I've seen a lot of these charity arts and crafts workshops. Most of them are charities that make a number of handicrafts good, whose sales are donated to some impoverished groups abroad or needy people in their own place. They're pretty common and vary when it comes to the crafts sold and the extent by which they help people. Some of them do not even sell their goods. They just give the crafts to a specific group of people, who may be undergoing some serious illness or depression, to provide some sort of relief.
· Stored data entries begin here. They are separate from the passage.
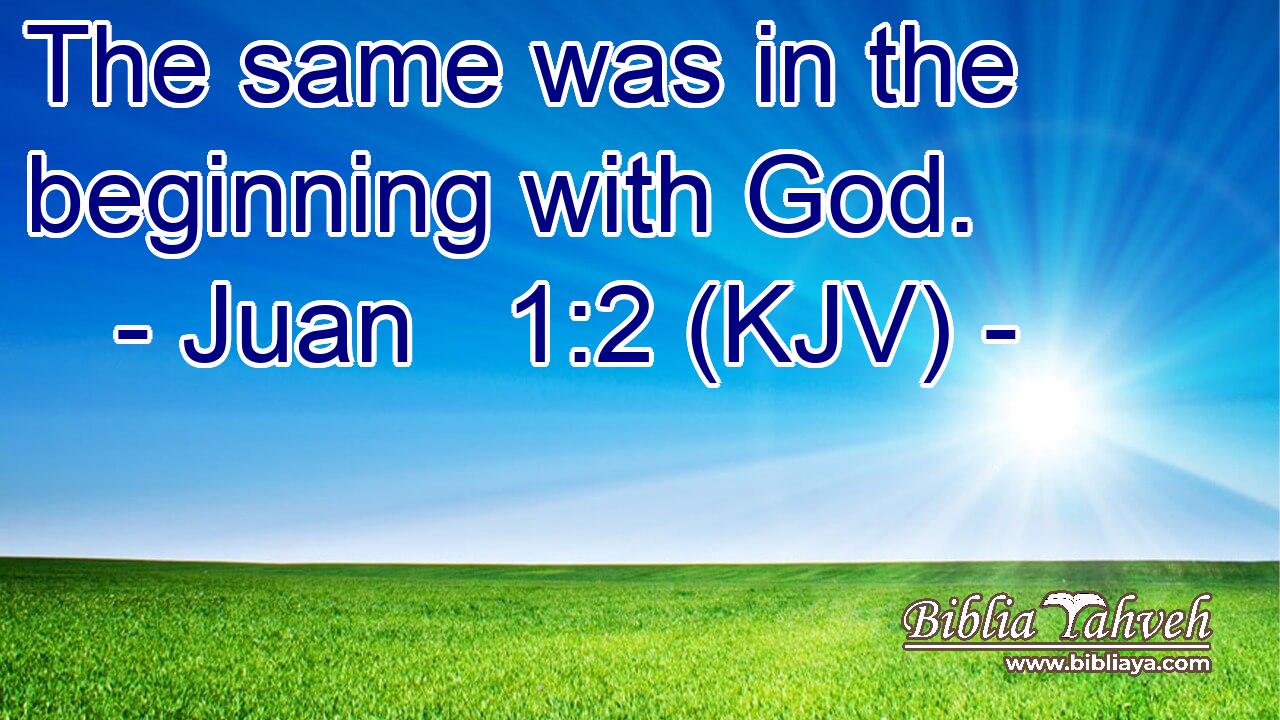 The same was in the beginning with God.
- Juan 1:2 (KJV) -

Biblia Yahveh
www.bibliaya.com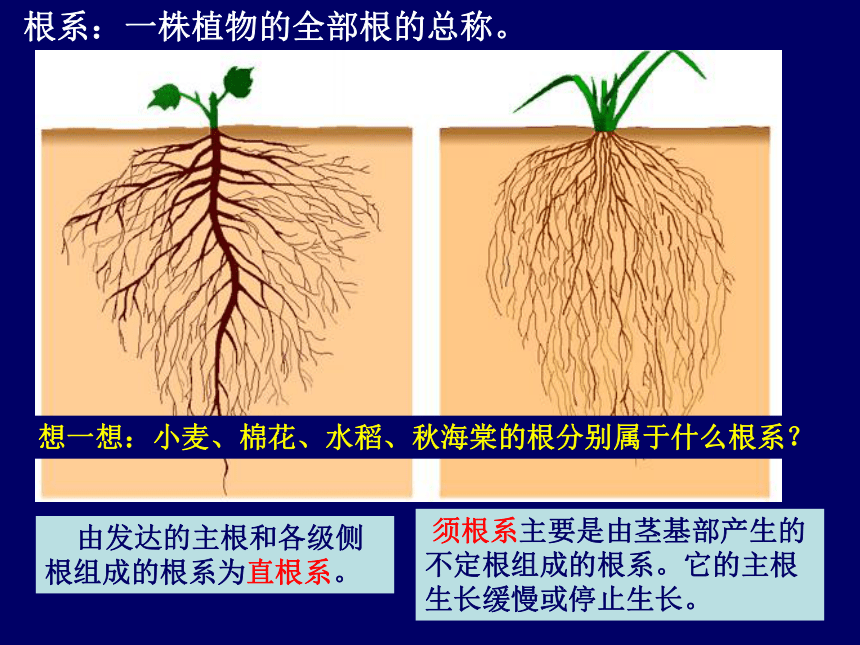 根系：一株植物的全部根的总称。

想一想：小麦、棉花、水稻、秋海棠的根分别属于什么根系？

由发达的主根和各级侧根组成的根系为直根系。

须根系主要是由茎基部产生的不定根组成的根系。它的主根生长缓慢或停止生长。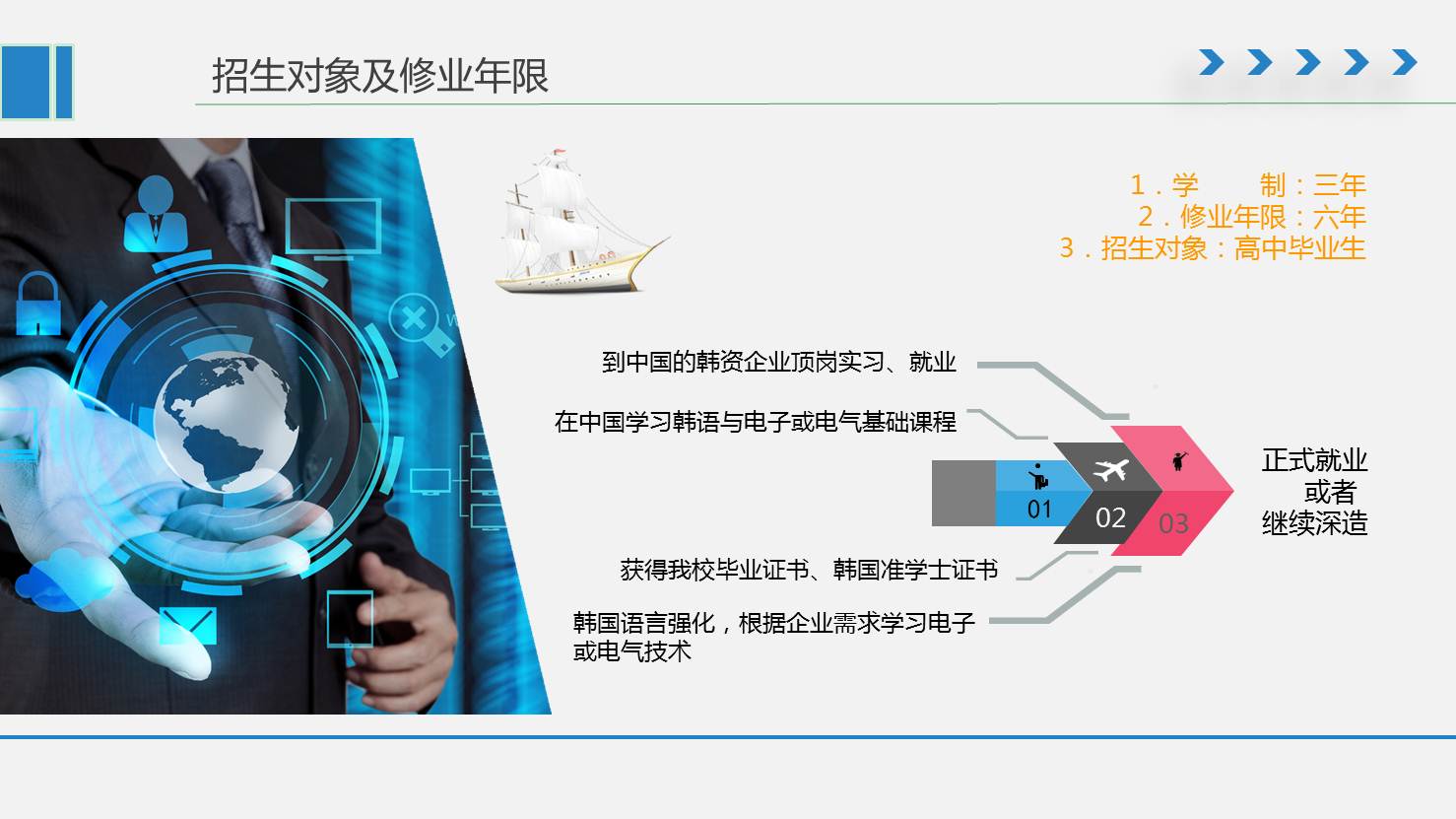 招生对象及修业年限

1．学　　制：三年
2．修业年限：六年
3．招生对象：高中毕业生

到中国的韩资企业顶岗实习、就业

在中国学习韩语与电子或电气基础课程

01

02

03

正式就业
或者
继续深造

获得我校毕业证书、韩国准学士证书

韩国语言强化，根据企业需求学习电子或电气技术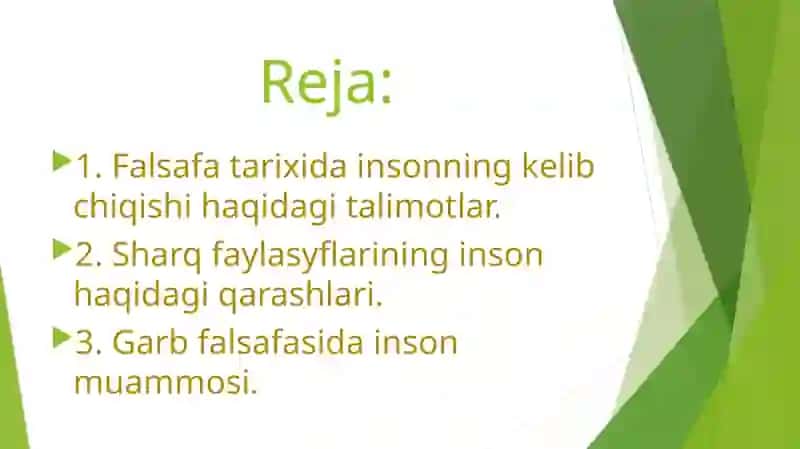 Reja:

1. Falsafa tarixida insonning kelib chiqishi haqidagi talimotlar.

2. Sharq faylasyflarining inson haqidagi qarashlari.

3. Garb falsafasida inson muammosi.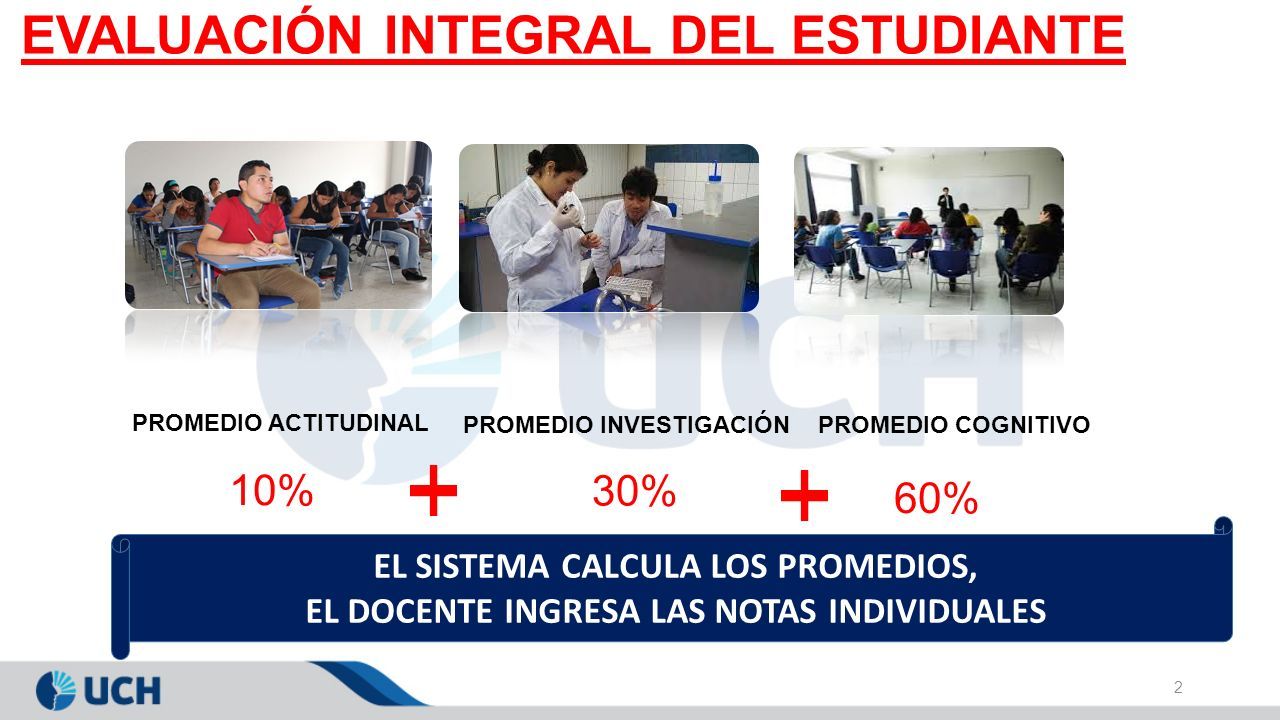 EVALUACIÓN INTEGRAL DEL ESTUDIANTE

UCH

PROMEDIO ACTITUDINAL

PROMEDIO INVESTIGACIÓN

PROMEDIO COGNITIVO

10% + 30% + 60%

EL SISTEMA CALCULA LOS PROMEDIOS,
EL DOCENTE INGRESA LAS NOTAS INDIVIDUALES

UCH

2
One of them is Afghans for Angels, a group of women who lovingly create hand-made baby afghans or caps that are donated to hospitals in the US and Canada and given to women who have lost their children to miscarriage, stillbirth, neonatal death, or termination due to poor parental diagnosis. The baby caps won't absolutely pull these supposed-to-be-mothers from the depression of losing a child, but they go a long way to sharing compassion and sympathy to the people who need it the most.
One does not even have to have this kind of noble goal to touch people. In my opinion, it is already a good gesture to teach people the spirit of creating crafts, even it involves a small pay from another group of people. Instead of selling crafts, some people just teach how to make them, which is good enough for me already. In my opinion, it already takes a lot to share knowledge with someone else. Monetary compensation is just a small bonus added to it.